## About this exercise:
Using the data below, transcribe exactly everything from the line that contains "求古录礼说(孔子文化大全,16开精装,)1992年1版1印" down to the line that contains "安卓游戏分享:三国时代2 配图 No.2". Include both of those lines and none of the pictures.

Top of Records supplied

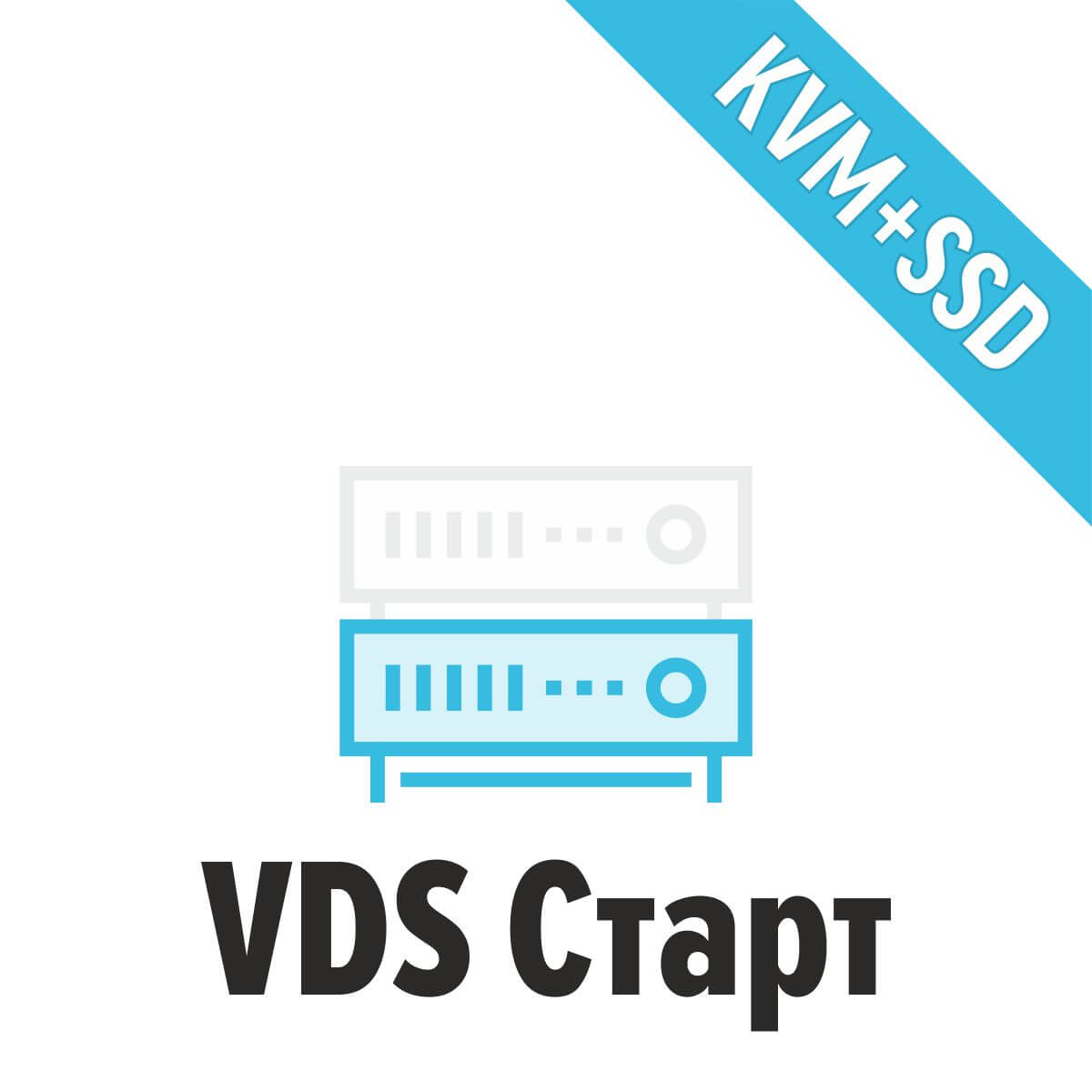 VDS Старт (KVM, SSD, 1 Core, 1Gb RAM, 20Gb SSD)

Bottom of Records supplied
Top of Records supplied

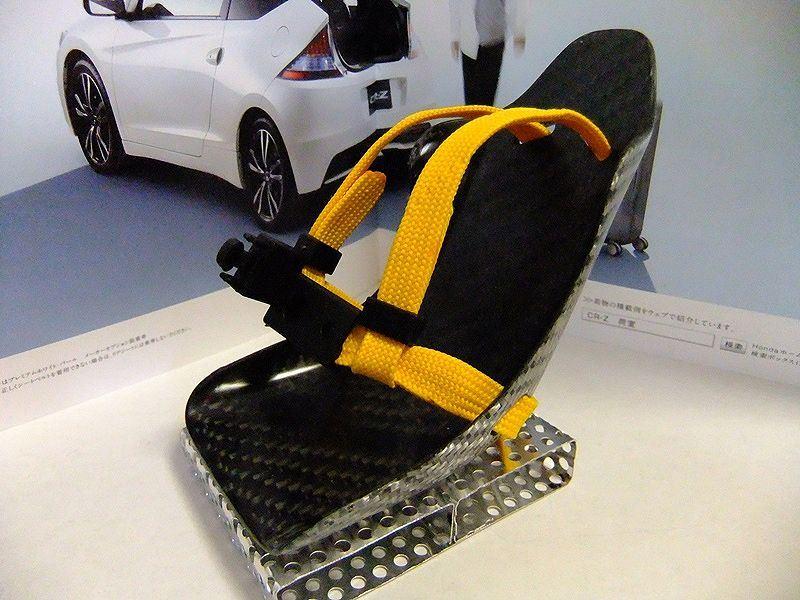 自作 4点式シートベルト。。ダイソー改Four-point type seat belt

Bottom of Records supplied
Top of Records supplied

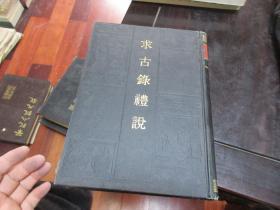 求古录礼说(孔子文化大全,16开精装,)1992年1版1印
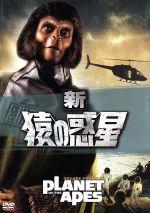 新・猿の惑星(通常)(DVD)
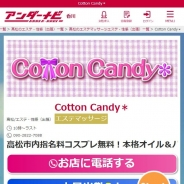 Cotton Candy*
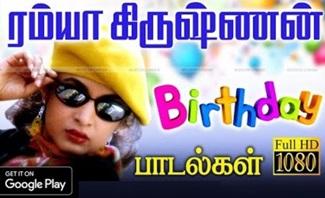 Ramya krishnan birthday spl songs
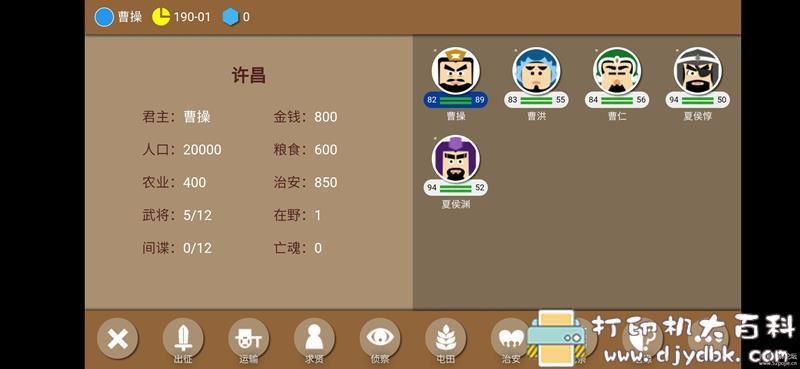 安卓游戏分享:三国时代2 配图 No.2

Bottom of Records supplied

## Exercise output:
 求古录礼说(孔子文化大全,16开精装,)1992年1版1印
 新・猿の惑星(通常)(DVD)
 Cotton Candy*
 Ramya krishnan birthday spl songs
 安卓游戏分享:三国时代2 配图 No.2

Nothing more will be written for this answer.